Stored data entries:
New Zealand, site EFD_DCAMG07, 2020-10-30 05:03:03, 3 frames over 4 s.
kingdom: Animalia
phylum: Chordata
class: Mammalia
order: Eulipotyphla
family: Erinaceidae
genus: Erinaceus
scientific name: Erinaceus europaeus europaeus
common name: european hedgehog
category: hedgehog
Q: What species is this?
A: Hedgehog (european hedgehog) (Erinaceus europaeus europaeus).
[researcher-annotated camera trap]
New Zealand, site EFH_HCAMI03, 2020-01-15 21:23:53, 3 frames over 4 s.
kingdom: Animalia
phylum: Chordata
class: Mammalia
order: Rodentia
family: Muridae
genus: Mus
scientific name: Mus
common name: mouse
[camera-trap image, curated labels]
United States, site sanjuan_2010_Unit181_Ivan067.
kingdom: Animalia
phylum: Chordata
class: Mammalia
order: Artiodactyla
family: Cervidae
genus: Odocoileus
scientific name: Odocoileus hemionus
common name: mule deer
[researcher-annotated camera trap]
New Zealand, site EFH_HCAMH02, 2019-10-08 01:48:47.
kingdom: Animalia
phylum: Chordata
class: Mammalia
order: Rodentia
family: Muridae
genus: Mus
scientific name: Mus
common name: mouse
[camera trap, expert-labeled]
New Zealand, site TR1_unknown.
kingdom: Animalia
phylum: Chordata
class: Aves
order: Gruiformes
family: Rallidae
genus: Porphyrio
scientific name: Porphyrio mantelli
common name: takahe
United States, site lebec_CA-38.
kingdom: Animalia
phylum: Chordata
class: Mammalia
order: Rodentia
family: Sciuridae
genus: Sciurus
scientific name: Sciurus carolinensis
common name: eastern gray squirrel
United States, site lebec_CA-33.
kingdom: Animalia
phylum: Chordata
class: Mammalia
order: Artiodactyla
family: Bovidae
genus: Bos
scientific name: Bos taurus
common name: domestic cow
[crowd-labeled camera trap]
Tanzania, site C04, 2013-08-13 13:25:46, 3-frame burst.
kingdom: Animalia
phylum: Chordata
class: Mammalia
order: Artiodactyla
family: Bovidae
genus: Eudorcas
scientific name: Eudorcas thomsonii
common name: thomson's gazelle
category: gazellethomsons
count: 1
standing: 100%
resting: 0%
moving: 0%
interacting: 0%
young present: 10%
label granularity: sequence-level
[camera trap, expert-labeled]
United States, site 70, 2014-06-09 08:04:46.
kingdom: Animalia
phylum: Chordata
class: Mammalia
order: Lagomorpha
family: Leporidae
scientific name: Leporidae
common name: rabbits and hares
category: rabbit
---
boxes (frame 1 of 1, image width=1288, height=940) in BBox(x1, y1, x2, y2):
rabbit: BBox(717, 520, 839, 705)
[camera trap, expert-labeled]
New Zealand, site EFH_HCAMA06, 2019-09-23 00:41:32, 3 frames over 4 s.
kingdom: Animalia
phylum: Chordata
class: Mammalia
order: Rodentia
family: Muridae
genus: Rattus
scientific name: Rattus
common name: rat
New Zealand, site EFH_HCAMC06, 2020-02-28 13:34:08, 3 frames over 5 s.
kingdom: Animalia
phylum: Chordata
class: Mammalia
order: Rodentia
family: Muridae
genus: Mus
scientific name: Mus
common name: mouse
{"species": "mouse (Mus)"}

EXERCISE: Working through the entries above, copy every line in which "genus" is found.

ANSWER SPACE:
genus: Erinaceus
genus: Mus
genus: Odocoileus
genus: Mus
genus: Porphyrio
genus: Sciurus
genus: Bos
genus: Eudorcas
genus: Rattus
genus: Mus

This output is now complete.